MQTT client timeout
I am running docker images ozwdaemon:latest and eclipse-mosquitto:latest as of yesterday on a Raspberry Pi together with Home Assistant 0.113.1. I have about 90 devices and over 500 entities.
As long as I don't really do anything, it's running pretty stable. However, using OZWAdmin-0.1.74, if I push the z-wave network a bit too far, such as healing and/or refreshing too many nodes at the same time, basically clogging the network with messages, the ozwdaemon mqtt client doesn't seem to be able to keep up. All entities in Home Assistant becomes unavailable, and I see the following in the mosquitto logs:
Client qt-openzwave-1 has exceeded timeout, disconnecting.
So I restart the ozwdaemon docker instance, and I see the folling in the Mosquitto logs:
New connection from 172.18.0.2 on port 1883.
Socket error on client <unknown>, disconnecting.
New connection from 172.18.0.2 on port 1883.
New client connected from 172.18.0.2 as qt-openzwave-1 (p2, c1, k60).
Then it works for just about under two minutes before it gets disconnected again:
Client qt-openzwave-1 has exceeded timeout, disconnecting.
From what I understand (please, correct me if I'm wrong) that "k60"-part in the Mosquitto logs means "keepalive = 60", i.e. the MQTT client tells the broker when connecting that it will stay in touch with a ping message at least once every minute, and if that doesn't happen, the client will be disconnected.
I increased logging in mosquitto (by setting "log_type all" in mosquitto.conf) and also started ozwdaemon with
-e QT_LOGGING_RULES="*.debug=false;ozw.mqtt.publisher.debug=true"

### TASK INSTRUCTIONS
1 - Transcribe the part of the MQTT timeout post starting with "MQTT client timeout" and going on through "over 500 entities.".
2 - Write the next part of the forum post about the ozwdaemon MQTT client timeout, picking up after its final line.

### PROVIDED RECORDS
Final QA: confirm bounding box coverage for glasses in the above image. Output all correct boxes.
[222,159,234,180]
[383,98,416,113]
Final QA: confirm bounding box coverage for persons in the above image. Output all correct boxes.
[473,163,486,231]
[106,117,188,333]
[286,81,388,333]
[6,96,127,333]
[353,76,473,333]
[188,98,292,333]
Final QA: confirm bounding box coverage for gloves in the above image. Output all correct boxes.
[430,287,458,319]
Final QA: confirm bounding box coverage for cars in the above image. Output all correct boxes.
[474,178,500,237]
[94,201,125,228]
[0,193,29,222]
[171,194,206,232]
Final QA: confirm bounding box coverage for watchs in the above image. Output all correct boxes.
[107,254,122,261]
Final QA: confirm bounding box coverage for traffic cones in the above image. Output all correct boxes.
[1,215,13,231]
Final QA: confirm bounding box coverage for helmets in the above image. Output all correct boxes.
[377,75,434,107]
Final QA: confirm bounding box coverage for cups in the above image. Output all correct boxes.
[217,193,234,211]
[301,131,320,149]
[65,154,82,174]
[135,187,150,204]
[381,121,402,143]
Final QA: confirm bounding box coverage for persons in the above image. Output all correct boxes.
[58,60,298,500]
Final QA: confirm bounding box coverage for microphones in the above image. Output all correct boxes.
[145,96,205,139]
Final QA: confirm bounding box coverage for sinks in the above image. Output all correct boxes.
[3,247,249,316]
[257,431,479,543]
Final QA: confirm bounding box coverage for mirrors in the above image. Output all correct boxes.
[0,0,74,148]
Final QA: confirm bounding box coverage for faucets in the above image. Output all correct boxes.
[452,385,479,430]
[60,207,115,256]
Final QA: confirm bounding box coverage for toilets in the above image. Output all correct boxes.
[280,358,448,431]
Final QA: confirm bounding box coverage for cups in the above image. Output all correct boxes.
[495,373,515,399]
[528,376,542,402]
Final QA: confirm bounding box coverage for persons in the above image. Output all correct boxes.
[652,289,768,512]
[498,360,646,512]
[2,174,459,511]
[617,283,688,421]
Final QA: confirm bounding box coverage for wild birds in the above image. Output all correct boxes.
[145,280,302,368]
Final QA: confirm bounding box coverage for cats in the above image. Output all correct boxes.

### ANSWERS TO EACH TASK
1 -
MQTT client timeout
I am running docker images ozwdaemon:latest and eclipse-mosquitto:latest as of yesterday on a Raspberry Pi together with Home Assistant 0.113.1. I have about 90 devices and over 500 entities.

2 -
and I can see in the mosquitto logs
...
Received PUBLISH from qt-openzwave-1 (d0, q0, r1, m0, 'OpenZWave/1/node/1/instance/1/commandclass/32/value/562949970722835/', ... (478 bytes))
Sending PUBLISH to auto-3E2A0E60-FB05-A814-00F1-5DE1DEFD51A0 (d0, q0, r0, m0, 'OpenZWave/1/node/1/instance/1/commandclass/32/value/562949970722835/', ... (478 bytes))
Sending PUBLISH to qt-openzwave-1 (d0, q0, r0, m0, 'OpenZWave/1/node/1/instance/1/commandclass/32/value/562949970722835/', ... (478 bytes))
Received PINGREQ from auto-3E2A0E60-FB05-A814-00F1-5DE1DEFD51A0
Sending PINGRESP to auto-3E2A0E60-FB05-A814-00F1-5DE1DEFD51A0
Client qt-openzwave-1 has exceeded timeout, disconnecting.
while ozwdaemon continues to print out hundreds of rows such as
...
[ozw.mqtt.publisher] [debug]: Publishing Event valueAdded: 562952802893846
...
for several minutes until it realizes that the connection is gone:
[ozw.mqtt.publisher] [debug]: Publishing Event valueRefreshed: 562950595969074
[ozw.mqtt.publisher] [debug]: Publishing Event valueRefreshed: 72057594680475696
[ozw.mqtt.publisher] [debug]: MQTT State Change "Disconnected"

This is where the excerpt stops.